Had Simpkins continued operating after July 2022, he may not have needed a license at all. Inspection records show he had five children in care at his 2021 renewal and two at his final inspection in May 2022. HB 556, passed by the 2023 Legislature, would soon take effect, raising the threshold at which in-home providers are required to seek a license from three children to six. 

The bill’s sponsor, Rep. Jennifer Carlson, R-Manhattan, argued that in small communities neighbors know who they trust to watch their children and that child care facilities in such places should be able to operate outside the existing rules. 

Opponents countered that removing the licensing requirement meant those providers would no longer be subject to background checks, home safety inspections or first-aid training. 

Under the new law, a provider operating at that scale would not be required to be licensed at all, unless they participated in state subsidy programs. Decker said drop-in programs and most after-school care are also exempt from licensing, leaving the state with no accounting of how many unregulated providers are operating.

“We’ve made a decision as a state that we don’t have to look at them,” Decker said. “We don’t have any idea how many of them there are. We don’t know how many of them are providing quality care versus care that is substandard. We truly just don’t know.”

Decker also said Montana Advocates for Children has grown increasingly concerned about the direction of Montana’s child care regulations. In addition to raising the unlicensed provider threshold, recent legislative sessions have allowed higher child-to-adult ratios, made changes to vaccination requirements and shifted age and qualification standards for caregivers. “Recent shifts in regulations have been concerning,” she said.

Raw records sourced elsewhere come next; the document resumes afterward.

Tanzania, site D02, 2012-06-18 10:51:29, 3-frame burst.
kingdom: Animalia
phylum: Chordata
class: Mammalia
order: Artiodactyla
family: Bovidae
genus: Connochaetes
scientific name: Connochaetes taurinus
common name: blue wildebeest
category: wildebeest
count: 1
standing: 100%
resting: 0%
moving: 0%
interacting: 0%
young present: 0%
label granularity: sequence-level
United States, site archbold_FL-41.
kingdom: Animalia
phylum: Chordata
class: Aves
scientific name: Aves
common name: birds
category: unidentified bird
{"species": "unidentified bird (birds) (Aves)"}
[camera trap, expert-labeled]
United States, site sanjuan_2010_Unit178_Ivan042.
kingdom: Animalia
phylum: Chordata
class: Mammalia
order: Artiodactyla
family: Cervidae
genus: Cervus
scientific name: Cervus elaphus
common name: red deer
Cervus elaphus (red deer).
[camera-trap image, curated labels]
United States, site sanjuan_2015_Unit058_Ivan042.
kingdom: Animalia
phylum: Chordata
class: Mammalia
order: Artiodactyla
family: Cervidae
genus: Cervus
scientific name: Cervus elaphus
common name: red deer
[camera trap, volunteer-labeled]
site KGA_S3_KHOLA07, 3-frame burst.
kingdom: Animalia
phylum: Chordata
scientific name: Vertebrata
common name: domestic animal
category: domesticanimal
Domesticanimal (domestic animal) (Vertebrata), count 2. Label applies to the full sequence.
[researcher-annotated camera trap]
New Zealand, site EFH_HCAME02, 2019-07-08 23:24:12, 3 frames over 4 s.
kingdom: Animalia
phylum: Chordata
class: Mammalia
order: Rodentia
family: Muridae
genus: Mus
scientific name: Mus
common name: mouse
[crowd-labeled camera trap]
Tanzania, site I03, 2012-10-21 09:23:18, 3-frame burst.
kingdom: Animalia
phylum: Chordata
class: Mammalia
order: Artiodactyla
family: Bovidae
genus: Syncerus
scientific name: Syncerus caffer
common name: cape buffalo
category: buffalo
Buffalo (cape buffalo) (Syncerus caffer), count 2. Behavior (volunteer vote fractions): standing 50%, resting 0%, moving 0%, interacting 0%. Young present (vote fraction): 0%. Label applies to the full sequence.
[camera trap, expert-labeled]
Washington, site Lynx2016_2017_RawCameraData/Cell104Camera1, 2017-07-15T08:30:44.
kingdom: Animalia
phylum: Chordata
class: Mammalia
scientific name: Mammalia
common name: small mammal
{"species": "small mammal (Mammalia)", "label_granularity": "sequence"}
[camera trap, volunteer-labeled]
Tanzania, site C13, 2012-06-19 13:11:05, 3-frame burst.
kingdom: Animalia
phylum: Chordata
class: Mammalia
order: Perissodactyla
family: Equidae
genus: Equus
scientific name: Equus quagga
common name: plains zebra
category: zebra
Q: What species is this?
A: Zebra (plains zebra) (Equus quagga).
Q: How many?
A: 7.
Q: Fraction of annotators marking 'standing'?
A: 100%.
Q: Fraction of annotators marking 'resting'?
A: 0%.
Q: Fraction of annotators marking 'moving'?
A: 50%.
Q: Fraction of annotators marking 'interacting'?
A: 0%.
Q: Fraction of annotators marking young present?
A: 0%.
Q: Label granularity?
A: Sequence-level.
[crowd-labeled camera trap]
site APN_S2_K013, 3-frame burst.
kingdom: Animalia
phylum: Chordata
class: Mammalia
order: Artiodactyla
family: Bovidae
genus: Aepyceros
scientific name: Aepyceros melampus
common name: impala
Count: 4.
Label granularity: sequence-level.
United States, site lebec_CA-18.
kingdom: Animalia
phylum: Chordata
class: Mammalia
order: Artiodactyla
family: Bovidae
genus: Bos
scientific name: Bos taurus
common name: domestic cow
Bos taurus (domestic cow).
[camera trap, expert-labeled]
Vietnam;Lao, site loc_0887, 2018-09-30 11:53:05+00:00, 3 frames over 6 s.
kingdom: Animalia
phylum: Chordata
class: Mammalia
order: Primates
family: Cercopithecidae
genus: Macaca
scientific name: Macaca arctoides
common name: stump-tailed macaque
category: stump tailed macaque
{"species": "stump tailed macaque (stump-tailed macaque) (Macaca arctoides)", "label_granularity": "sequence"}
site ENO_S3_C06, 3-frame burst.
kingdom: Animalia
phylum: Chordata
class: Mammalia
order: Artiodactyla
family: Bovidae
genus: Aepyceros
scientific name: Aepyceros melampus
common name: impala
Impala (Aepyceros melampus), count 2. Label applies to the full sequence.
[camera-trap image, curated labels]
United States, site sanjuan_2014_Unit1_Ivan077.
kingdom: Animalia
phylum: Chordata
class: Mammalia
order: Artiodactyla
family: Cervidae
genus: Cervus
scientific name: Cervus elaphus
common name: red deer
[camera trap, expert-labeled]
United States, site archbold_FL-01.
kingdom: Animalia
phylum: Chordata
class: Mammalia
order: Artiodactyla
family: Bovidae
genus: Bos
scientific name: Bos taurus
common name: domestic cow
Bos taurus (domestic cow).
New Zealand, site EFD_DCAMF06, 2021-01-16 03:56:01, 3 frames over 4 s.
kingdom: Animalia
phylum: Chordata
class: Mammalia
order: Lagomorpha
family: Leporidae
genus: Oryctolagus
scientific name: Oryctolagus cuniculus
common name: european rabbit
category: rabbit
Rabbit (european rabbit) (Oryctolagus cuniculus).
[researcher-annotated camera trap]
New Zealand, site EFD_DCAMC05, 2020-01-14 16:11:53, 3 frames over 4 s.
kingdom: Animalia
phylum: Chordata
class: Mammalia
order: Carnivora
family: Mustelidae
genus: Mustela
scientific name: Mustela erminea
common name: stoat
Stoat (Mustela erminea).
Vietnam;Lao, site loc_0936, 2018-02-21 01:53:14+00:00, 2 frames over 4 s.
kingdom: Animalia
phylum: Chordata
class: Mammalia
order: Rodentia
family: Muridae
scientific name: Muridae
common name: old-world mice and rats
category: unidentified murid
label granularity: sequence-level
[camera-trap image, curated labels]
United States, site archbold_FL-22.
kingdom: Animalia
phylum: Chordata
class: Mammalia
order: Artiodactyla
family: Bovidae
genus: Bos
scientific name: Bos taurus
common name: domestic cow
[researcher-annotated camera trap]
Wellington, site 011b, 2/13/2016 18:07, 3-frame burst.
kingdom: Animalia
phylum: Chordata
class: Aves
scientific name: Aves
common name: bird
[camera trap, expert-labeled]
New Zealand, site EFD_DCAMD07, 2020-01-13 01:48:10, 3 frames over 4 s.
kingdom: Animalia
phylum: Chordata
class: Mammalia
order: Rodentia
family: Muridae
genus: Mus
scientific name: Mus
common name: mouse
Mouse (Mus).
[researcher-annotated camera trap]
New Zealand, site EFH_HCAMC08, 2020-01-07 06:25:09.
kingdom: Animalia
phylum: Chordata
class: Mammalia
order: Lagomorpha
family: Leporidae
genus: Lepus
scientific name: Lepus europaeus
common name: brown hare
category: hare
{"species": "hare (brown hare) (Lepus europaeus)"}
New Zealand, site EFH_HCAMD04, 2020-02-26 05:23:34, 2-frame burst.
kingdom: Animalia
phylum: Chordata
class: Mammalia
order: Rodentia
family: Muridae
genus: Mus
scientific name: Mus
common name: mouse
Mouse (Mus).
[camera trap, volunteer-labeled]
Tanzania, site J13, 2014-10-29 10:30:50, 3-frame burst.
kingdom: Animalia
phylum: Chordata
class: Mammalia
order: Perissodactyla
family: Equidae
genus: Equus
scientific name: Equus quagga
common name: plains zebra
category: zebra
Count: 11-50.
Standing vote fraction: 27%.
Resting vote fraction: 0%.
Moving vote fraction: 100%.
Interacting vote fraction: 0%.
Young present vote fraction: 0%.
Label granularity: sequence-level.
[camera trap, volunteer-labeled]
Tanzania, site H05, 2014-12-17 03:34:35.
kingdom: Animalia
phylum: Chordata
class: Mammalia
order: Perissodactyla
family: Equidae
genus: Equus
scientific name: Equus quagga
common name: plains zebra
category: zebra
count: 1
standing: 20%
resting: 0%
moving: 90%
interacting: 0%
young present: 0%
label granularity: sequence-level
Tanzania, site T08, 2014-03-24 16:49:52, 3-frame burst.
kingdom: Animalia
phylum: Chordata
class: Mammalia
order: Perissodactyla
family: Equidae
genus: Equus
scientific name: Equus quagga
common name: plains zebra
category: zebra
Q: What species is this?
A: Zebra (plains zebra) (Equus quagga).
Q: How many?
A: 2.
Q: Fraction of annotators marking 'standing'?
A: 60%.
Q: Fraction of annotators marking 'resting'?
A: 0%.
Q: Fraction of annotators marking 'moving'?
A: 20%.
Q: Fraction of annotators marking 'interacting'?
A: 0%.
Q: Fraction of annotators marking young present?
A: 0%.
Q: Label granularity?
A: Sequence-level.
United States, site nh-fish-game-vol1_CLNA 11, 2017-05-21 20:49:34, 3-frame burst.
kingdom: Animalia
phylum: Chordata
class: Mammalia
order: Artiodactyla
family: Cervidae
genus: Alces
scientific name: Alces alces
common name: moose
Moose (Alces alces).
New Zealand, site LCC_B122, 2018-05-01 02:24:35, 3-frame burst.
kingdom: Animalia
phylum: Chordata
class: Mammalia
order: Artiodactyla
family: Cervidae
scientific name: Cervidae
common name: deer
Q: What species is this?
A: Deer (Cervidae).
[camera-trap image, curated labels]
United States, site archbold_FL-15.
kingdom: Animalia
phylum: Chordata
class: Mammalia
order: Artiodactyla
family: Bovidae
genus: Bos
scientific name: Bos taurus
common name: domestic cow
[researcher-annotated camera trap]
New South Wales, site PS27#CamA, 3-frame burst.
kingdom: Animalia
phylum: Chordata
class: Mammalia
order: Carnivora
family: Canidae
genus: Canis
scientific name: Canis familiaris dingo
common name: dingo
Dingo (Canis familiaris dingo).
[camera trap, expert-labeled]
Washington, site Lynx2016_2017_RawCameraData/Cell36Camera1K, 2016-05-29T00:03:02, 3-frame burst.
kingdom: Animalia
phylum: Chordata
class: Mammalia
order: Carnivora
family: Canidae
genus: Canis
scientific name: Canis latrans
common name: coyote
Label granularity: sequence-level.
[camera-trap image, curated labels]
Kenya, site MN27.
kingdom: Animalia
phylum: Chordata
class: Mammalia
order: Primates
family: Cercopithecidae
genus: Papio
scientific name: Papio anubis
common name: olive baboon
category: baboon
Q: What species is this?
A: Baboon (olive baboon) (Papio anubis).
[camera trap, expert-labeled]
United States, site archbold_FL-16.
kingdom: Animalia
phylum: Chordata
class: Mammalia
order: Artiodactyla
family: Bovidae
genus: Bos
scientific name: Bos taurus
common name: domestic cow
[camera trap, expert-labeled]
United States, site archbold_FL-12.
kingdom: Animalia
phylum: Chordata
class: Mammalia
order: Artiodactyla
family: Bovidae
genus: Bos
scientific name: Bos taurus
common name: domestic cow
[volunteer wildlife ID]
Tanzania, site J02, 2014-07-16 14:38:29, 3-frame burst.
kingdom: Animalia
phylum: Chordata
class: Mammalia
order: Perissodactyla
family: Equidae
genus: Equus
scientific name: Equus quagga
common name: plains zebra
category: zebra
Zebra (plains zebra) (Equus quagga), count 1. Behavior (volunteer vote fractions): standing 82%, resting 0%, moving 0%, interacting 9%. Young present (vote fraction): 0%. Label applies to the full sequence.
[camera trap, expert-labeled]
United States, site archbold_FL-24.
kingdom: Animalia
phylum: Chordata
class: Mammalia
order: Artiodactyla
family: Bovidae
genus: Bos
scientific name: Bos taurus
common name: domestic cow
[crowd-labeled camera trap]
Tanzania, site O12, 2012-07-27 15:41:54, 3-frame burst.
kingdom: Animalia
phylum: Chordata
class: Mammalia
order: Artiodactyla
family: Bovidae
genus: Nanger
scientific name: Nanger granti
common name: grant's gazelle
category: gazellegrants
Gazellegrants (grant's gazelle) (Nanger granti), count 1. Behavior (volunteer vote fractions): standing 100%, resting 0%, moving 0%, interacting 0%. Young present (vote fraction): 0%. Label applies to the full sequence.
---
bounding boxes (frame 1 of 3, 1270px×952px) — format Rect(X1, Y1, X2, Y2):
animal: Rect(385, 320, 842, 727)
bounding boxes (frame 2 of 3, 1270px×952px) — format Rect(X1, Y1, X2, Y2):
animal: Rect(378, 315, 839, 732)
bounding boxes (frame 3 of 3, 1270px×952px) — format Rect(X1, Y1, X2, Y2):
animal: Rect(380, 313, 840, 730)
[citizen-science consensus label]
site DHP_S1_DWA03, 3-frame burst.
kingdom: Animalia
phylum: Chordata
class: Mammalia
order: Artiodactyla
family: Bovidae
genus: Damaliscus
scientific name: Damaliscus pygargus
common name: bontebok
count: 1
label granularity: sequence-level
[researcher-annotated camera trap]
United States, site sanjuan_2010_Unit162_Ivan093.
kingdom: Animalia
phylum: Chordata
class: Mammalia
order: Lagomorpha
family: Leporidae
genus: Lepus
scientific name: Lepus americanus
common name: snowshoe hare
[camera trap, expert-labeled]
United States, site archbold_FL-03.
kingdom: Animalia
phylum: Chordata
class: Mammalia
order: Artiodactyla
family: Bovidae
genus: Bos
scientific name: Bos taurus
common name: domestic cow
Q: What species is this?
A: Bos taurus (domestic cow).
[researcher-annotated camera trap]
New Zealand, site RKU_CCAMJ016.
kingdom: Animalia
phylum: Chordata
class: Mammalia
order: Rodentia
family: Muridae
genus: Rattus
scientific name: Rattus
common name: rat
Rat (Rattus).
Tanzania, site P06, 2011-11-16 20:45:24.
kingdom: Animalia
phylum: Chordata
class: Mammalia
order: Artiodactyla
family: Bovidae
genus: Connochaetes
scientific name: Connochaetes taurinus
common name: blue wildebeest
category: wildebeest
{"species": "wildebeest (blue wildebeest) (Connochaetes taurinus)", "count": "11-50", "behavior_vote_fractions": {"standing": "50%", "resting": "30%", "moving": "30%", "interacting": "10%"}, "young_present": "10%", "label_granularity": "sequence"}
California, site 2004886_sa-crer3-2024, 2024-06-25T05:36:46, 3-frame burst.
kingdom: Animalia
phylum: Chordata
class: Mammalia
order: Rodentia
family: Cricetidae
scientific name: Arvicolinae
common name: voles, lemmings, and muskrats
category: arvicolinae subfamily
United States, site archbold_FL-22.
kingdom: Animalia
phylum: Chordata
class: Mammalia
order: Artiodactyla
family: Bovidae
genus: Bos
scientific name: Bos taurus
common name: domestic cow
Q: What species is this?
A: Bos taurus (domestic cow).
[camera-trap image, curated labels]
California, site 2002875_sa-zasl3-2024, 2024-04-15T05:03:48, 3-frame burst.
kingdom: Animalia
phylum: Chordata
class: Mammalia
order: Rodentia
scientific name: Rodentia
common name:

The Monitor reached Simpkins by phone but he declined to comment on the record. His case is not Montana’s only recent instance of alleged child abuse tied to daycare. In June 2025, a woman operating an unlicensed daycare near Billings was sentenced to five years of probation and six months of deferred jail time after pleading guilty to felony assault and misdemeanor child endangerment. 

Two years ago, the state investigated a Billings daycare after a video of two toddlers fighting, apparently encouraged by employees, circulated on social media. Both employees were fired.